So, here's where it falls on me. I really didn't understand galactus's answer:

galactus said:
I generated an exponential equation of \(\displaystyle y=51.719559\cdot 1.509891^{x}\)

The context was completely lost on me, as, at that point, I didn't know what y represented, and it didn't provide me a complete answer to what I was seeking. Probably because I didn't ask correctly. Also, when I tried to copy and paste that equation, it appeared as "y=51.719559\cdot 1.509891" when pasted. At first, it confused me more. "What's a 'cdot'?", I thought. And what does the "\" mean? When I read this, I didn't have a whole lot of time to give it, either. And seemed unnecessary once DrMike provided his formula.

On the site applets, I could get them to work as they are, but they didn't give me the values in the equation except y. So, in the equation:

cost = ceil(78 * 1.51[sup:1r90sspb](level-1)[/sup:1r90sspb] )

Translates in Excel (the spreadsheet I'm trying to use) as:

=ROUNDUP(78*(1.51^(level-1)),0)

level represents the (column, row) coordinance of the level associated to the cost.

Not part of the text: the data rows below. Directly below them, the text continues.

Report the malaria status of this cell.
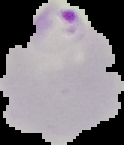

Parasitized.

image type = segmented cell region with the area outside set to black
image size = 124×145 pixels
preparation = thin blood smear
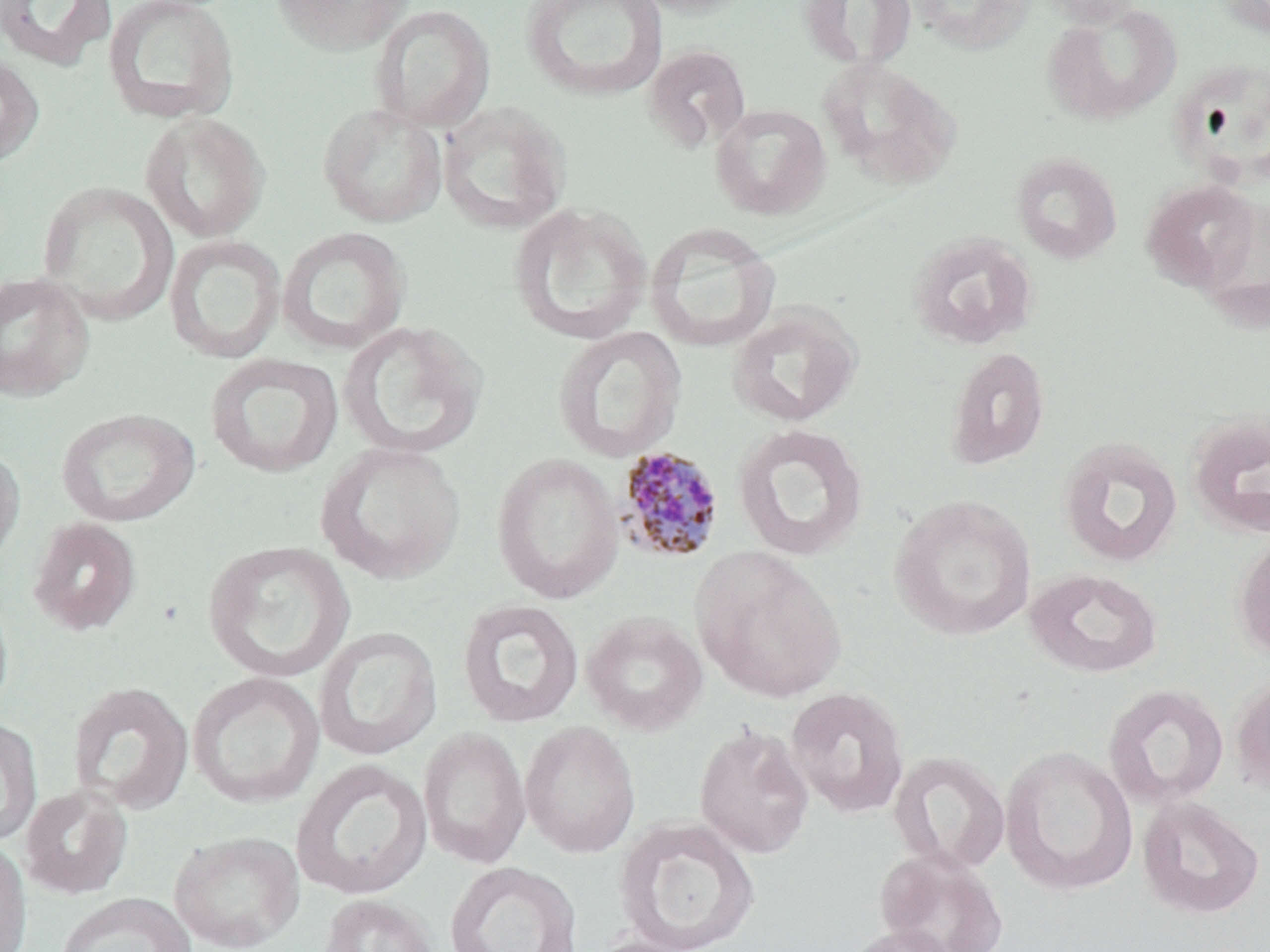

Summary:
  - Coordinate format: approximate bounding boxes as [x1, y1, x2, y2] in pixels
  - Uninfected red blood cell locations: [0, 0, 119, 72], [269, 0, 414, 55], [519, 0, 669, 103], [631, 0, 756, 18], [797, 0, 917, 72], [907, 0, 1036, 55], [1032, 0, 1147, 27], [1217, 0, 1270, 39], [101, 1, 241, 125], [1040, 2, 1183, 127], [370, 3, 495, 133], [642, 43, 751, 154], [0, 50, 44, 168], [816, 56, 962, 191], [1169, 56, 1270, 187], [317, 102, 448, 229], [437, 102, 571, 236], [710, 103, 831, 220], [138, 111, 270, 243], [1011, 151, 1123, 265], [1140, 178, 1261, 293], [35, 181, 179, 324], [1195, 197, 1270, 332], [509, 201, 653, 345], [645, 222, 781, 352], [277, 226, 411, 354], [906, 231, 1039, 351], [164, 234, 287, 364], [0, 272, 95, 402], [727, 303, 863, 428], [337, 320, 488, 462], [552, 325, 688, 463], [944, 346, 1051, 471], [205, 352, 344, 478], [56, 407, 200, 528], [1186, 411, 1270, 540], [731, 422, 869, 562], [1057, 436, 1184, 568], [315, 441, 467, 585], [0, 444, 26, 569], [491, 452, 624, 605], [889, 494, 1037, 642], [26, 516, 142, 636], [1234, 531, 1270, 661], [202, 540, 355, 684], [691, 547, 848, 703], [1023, 567, 1163, 679], [0, 587, 14, 720], [456, 598, 585, 729], [580, 611, 709, 736], [313, 626, 443, 761], [186, 671, 325, 809], [1229, 672, 1270, 796], [67, 681, 194, 815], [1102, 683, 1229, 810], [785, 686, 910, 819], [0, 715, 43, 849], [519, 721, 641, 858], [693, 722, 814, 860], [418, 727, 532, 869], [1000, 745, 1138, 896], [888, 750, 1011, 876], [290, 758, 433, 901], [19, 784, 134, 899], [1136, 795, 1265, 919], [614, 816, 761, 952], [168, 830, 305, 952], [0, 836, 32, 952], [875, 847, 1008, 952], [444, 861, 583, 952], [54, 892, 197, 952], [317, 893, 439, 952], [841, 923, 962, 952], [586, 936, 707, 952]
  - Plasmodium malariae-infected red blood cell locations: [614, 446, 725, 563]
  - Slide-level diagnosis: Plasmodium malariae
  - Image size: 1270×952 pixels
  - Stain: May-Grünwald-Giemsa
  - Magnification: 1000x
  - Modality: light microscopy
  - Preparation: thin blood film
  - Field of view: single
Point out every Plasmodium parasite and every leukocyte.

When looking at equations to use for regression, y=a(b^x) seems to fit the best.

y = cost
a = 78
b = 1.51
x= level-1

But, not completely. From my table of the cost/level the only thing I know is y. I don't have the other variables (or in this case, constants) a or b, and the actual variable x, we can call unknowns. Of course, the applets weren't as accurate as DrMike. Partly because they don't give me the "-1" as part of x. From your last response:
mmm4444bot said:
I'm discussing the exponential function y = a*b^x, not y = a*b^(x-1).
I think I can assume there are other equations that aren't part of the applets.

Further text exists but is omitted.